Kaplun observed that many predictions are facts, in the sense that they rest on subsidiary facts and can be true or false. It gave this example: “It is likely that it will take less than 3 hours to drive the 100 miles to grandmother’s house next week.” 602 F.3d at 269. Likewise, a medical prediction about whether a victim of injury will recover is factual, even though it rests on the application of medical knowledge to subsidiary facts. Id. at 270. These illustrations show how per-son-specific circumstances (adjudicative facts) can give rise to predictions that also are sensibly treated as facts. That is as true when a prediction depends on country conditions as when it depends on what happened to a particular alien. We therefore agree with Kaplun and similar decisions.
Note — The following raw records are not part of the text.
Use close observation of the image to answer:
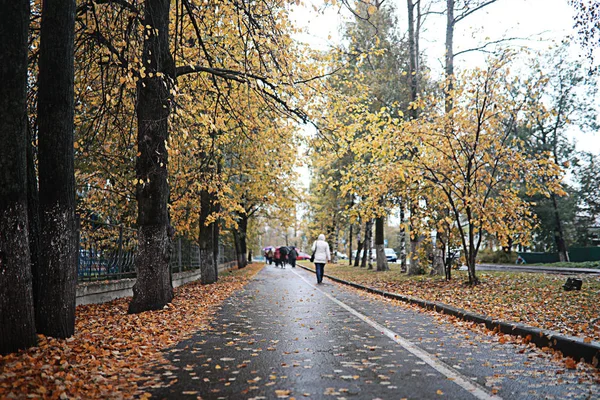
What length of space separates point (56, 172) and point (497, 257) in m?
41.8

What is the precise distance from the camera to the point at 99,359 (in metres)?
6.20

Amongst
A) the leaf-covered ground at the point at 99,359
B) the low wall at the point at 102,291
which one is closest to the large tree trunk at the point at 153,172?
the leaf-covered ground at the point at 99,359

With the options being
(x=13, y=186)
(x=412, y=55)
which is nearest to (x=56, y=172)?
(x=13, y=186)

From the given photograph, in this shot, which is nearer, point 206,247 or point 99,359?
point 99,359

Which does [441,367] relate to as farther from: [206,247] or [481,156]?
[206,247]

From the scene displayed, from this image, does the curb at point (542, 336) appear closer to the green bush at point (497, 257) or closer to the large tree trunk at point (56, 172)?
the large tree trunk at point (56, 172)

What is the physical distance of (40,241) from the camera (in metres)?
6.71

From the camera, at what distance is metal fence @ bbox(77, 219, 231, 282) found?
11988 mm

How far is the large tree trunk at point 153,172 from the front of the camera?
420 inches

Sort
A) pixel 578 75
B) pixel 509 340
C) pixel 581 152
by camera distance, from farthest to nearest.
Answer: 1. pixel 581 152
2. pixel 578 75
3. pixel 509 340

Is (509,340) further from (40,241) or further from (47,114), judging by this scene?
(47,114)

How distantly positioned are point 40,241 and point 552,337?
270 inches

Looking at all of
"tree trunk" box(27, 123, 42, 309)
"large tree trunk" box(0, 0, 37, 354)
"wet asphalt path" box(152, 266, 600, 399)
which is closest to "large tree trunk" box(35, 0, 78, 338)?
"tree trunk" box(27, 123, 42, 309)

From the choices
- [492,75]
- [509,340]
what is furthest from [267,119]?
[509,340]
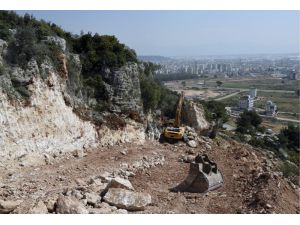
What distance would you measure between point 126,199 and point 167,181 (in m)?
4.58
Perhaps the Board’s view that it may make independent decisions about predictions is a consequence of giving itself too little leeway to find IJs’ predictions clearly erroneous. A federal court of appeals would be inclined to think it a clear error, correctible under Rule 52, for a district judge to say that a 1-in-100,000 chance of death meets a more-likely-than-not burden of persuasion. But that’s not what the Board did. Instead it claimed a right to substitute its judgment for that of the IJ without finding a clear error. That is a mistake under the regulation. A court is limited to the agency’s stated grounds of decision and cannot enforce an order on a basis that the agency did not include among its reasons. Our task, having corrected a legal error, is to remand to the Board rather than make our own decision. See, e.g., Gonzales v. Thomas, 547 U.S. 183 (2006).

To say that the regulation leaves the Board free to declare an IJ’s findings clearly erroneous is not at all to say that it would be appropriate for the Board to do so in this case. For although we have mentioned so far only the statistical risk of death for homosexuals as a group, Rosiles-Camarena contends that he is at greater risk. He is not only gay and HIV positive but also “out” and planning to live openly with his partner. He contends, and the IJ found, that his family has disowned him and will not offer any support. He adds that, because he has lived in the United States most of his life and does not know contemporary Mexican customs, he will find it hard to avoid attracting attention from persons who might do him harm. And he stresses that injuries (and deprivations of economic opportunities) short of death may amount to persecution. The question for the Board on remand is thus not whether aggregate data imply that Rosiles-Camarena is likely to be killed, but whether the IJ clearly erred in finding that he is more likely than not to be persecuted. That question is for the Board in the first instance; we do not express an opinion on it.

The petition for review is granted, and the matter is remanded to the Board for proceedings consistent with this opinion.